The following books and videos explore representation for Black communities in digital space, music, family, and all spheres of life. The short resources above this list will help you understand the complex topics included. Further resources can be found in the Georgia Tech Library catalog.
Before the innovative work of Zora Neale Hurston, folklorists from the Hampton Institute collected, studied, and wrote about African American folklore. Like Hurston, these folklorists worked within but also beyond the bounds of white mainstream institutions. They often called into question the meaning of the very folklore projects in which they were engaged. Shirley Moddy-Turner analyzes this output, along with the contributions of a disparate group of African American authors and scholars.
Distributed Blackness places blackness at the very center of internet culture. André Brock Jr. claims issues of race and ethnicity as inextricable from and formative of contemporary digital culture in the United States. Distributed Blackness analyzes a host of platforms and practices to trace how digital media have reconfigured the meanings and performances of African American identity. Brock moves beyond widely circulated deficit models of respectability to develop nuanced arguments about how "blackness" gets worked out in technological domains.

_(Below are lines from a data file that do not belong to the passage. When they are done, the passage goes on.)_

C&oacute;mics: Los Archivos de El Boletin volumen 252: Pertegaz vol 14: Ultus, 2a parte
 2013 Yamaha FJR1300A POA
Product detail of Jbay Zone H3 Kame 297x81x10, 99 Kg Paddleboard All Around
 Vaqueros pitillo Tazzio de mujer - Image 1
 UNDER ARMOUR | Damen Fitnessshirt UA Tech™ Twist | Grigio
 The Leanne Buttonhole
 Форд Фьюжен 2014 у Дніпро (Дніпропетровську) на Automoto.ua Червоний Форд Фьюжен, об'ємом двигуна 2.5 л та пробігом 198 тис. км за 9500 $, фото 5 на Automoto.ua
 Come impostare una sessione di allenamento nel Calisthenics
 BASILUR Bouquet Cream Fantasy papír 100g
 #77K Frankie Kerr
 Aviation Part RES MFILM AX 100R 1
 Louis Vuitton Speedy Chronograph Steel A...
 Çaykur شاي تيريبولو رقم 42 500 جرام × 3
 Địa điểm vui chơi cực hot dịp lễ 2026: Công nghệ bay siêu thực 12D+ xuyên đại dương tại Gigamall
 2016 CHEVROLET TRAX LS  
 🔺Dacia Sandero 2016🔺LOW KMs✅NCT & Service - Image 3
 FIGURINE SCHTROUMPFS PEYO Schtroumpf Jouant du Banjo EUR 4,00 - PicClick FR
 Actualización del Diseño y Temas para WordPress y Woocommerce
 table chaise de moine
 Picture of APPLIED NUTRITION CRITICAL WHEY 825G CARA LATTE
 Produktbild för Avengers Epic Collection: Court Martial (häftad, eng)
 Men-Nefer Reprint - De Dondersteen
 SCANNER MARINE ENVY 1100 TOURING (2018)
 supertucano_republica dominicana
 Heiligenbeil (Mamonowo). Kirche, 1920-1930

For the Crunk Feminist Collective, their academic day jobs were lacking in conversations they actually wanted - relevant, real conversations about how race and gender politics intersect with pop culture and current events. To address this void, they started a blog. Now with an annual readership of nearly one million, their posts foster dialogue about activist methods, intersectionality, and sisterhood. In this collection of essays, these self-described as 'critical homegirls' tackle life stuck between loving hip hop and ratchet culture while hating patriarchy, misogyny and sexism.